== Available records ==

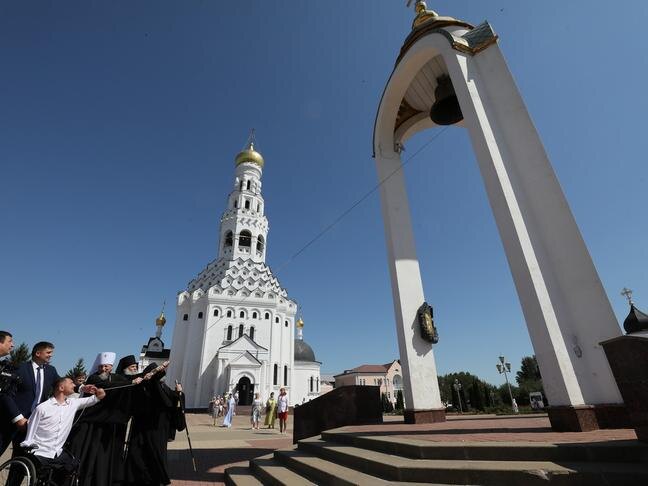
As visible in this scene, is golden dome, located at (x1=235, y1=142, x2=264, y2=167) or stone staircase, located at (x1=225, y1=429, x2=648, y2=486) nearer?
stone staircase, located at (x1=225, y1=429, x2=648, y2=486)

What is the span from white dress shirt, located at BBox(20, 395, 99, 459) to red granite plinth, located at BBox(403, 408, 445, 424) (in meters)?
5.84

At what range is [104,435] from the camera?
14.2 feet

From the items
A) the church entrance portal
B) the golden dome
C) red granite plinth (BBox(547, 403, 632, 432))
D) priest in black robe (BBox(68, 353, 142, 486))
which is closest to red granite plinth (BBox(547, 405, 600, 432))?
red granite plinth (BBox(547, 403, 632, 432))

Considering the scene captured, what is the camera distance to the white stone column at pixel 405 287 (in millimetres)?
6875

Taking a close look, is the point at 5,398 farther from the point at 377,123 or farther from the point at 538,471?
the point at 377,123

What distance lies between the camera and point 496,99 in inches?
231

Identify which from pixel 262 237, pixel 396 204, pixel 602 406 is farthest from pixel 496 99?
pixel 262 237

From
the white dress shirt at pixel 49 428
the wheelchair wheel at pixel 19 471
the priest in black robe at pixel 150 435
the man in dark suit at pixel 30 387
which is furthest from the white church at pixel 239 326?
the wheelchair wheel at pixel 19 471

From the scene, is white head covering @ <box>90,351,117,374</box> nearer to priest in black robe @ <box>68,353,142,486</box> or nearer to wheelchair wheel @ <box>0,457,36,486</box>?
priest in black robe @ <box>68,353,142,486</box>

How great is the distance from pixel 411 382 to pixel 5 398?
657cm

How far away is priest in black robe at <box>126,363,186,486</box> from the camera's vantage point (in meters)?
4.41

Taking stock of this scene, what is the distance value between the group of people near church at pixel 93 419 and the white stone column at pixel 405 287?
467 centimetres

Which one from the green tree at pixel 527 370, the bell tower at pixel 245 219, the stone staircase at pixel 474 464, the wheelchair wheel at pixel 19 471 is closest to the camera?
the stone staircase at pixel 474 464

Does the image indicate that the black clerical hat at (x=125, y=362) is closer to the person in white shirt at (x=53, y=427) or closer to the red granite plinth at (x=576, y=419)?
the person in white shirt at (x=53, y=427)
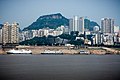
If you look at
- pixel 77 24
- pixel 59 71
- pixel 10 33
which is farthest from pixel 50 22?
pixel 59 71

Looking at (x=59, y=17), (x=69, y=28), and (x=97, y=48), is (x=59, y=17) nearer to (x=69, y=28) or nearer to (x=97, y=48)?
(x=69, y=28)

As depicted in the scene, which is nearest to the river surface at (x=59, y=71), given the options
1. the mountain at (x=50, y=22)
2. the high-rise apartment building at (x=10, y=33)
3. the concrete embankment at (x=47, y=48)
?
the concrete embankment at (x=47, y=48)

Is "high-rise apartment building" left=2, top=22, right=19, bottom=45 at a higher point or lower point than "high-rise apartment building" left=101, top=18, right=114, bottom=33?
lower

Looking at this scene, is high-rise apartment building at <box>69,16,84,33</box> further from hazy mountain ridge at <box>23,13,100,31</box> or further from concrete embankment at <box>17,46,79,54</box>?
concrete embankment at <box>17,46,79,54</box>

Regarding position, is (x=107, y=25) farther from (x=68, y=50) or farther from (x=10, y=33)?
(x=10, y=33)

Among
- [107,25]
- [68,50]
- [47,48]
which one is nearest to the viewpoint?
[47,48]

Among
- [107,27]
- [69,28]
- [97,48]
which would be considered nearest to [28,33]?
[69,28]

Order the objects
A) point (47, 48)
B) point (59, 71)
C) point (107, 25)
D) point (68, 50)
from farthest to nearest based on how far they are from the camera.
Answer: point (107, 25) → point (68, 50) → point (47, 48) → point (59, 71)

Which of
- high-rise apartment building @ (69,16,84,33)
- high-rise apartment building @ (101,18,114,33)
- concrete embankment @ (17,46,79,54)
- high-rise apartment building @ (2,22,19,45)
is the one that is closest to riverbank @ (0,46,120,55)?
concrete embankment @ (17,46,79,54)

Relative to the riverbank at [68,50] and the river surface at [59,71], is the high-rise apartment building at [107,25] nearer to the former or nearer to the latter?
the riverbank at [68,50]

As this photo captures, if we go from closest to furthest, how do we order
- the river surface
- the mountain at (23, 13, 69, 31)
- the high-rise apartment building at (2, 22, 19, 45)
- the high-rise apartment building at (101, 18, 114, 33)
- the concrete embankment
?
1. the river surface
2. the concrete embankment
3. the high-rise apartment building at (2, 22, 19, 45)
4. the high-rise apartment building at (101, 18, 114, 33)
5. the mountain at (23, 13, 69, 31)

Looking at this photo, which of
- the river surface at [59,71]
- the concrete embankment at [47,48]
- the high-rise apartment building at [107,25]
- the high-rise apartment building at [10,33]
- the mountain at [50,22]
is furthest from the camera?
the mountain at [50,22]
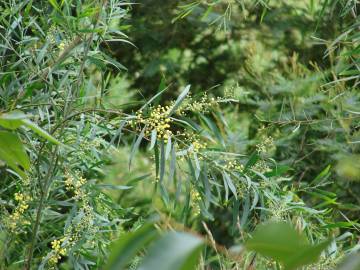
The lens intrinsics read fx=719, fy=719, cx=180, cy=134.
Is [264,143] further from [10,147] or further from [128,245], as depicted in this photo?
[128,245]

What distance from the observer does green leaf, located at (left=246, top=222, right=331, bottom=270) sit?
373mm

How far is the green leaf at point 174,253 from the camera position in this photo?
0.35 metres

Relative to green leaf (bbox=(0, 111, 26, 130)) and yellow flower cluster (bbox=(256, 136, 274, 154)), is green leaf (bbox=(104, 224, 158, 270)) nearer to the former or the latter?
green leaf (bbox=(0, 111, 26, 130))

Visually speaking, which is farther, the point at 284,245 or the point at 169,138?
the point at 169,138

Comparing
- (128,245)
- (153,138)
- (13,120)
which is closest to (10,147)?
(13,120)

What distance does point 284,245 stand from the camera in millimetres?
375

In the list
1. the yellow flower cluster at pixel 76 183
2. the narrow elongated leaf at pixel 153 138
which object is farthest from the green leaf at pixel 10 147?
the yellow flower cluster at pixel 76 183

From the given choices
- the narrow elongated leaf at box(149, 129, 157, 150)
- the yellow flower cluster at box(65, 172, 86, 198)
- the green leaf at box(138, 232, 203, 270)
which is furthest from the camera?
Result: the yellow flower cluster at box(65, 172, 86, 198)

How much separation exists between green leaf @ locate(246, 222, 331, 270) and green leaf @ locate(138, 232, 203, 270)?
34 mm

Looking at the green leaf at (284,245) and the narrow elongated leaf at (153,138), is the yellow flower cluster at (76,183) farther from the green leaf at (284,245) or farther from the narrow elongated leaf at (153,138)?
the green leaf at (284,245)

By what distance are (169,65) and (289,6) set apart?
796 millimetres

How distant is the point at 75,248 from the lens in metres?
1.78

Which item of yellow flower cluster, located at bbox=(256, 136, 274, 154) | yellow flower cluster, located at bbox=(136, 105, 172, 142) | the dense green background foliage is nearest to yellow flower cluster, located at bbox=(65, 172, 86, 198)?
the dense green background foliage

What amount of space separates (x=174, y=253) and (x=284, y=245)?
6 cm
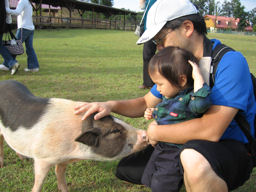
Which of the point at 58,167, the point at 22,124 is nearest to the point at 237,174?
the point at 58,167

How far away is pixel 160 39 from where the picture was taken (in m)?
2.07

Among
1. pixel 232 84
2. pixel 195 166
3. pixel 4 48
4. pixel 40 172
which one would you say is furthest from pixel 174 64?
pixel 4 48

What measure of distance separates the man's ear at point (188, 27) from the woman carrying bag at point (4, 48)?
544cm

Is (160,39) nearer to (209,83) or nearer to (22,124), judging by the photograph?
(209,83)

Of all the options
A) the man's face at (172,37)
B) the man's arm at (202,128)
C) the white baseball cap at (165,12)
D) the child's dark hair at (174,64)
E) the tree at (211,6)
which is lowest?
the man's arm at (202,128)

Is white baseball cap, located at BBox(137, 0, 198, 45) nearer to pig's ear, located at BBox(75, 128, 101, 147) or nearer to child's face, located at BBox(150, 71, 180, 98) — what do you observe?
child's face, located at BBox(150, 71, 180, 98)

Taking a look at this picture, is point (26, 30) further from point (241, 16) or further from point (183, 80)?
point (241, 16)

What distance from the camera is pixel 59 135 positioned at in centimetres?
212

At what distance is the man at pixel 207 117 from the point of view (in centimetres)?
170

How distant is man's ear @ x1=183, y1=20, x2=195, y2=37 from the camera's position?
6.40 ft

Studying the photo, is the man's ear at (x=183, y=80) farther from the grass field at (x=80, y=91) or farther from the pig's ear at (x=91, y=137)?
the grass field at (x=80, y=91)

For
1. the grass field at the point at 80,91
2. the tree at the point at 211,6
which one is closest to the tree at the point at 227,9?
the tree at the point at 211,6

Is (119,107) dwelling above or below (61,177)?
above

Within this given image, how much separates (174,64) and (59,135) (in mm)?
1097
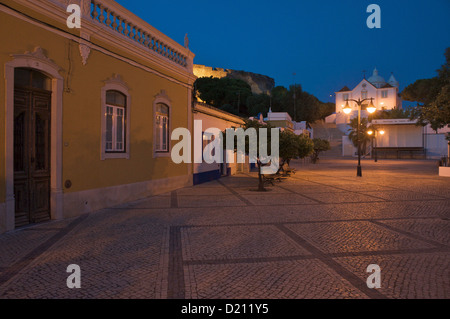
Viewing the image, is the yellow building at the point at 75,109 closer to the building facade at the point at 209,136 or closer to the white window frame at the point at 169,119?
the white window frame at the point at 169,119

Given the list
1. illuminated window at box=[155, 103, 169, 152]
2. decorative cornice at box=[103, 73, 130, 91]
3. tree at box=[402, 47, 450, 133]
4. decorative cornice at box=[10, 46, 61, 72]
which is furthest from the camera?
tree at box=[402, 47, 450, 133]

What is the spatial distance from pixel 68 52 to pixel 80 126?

== Exercise instructions ==
Format the records as a numbered list, starting at the line that contains "What distance from the camera" and ending at the last line of the records, with blank lines dropped. Leave the pictures out.

== Result of this task ==
1. What distance from the camera is pixel 59 135 positioned at in centimetres?
2. 212
3. At what distance is the man at pixel 207 117 from the point of view (in centimetres)?
4. 170
5. How distant is man's ear @ x1=183, y1=20, x2=195, y2=37 from the camera's position?
6. 6.40 ft
7. Studying the photo, is the man's ear at (x=183, y=80) farther from the grass field at (x=80, y=91) or farther from the pig's ear at (x=91, y=137)?
8. the grass field at (x=80, y=91)
9. For
10. 1. the grass field at the point at 80,91
11. 2. the tree at the point at 211,6
12. which one is closest to the tree at the point at 227,9?
13. the tree at the point at 211,6
14. Is (119,107) dwelling above or below (61,177)?
15. above
16. Within this given image, how much separates (174,64) and (59,135) (in mm)?
17. 1097
18. Viewing the image, is the yellow building at the point at 75,109 closer to the building facade at the point at 209,136 or closer to the white window frame at the point at 169,119?
19. the white window frame at the point at 169,119
20. Given the list
21. 1. illuminated window at box=[155, 103, 169, 152]
22. 2. decorative cornice at box=[103, 73, 130, 91]
23. 3. tree at box=[402, 47, 450, 133]
24. 4. decorative cornice at box=[10, 46, 61, 72]
25. which is furthest from the camera?
26. tree at box=[402, 47, 450, 133]
27. What is the spatial distance from pixel 68 52 to pixel 80 126?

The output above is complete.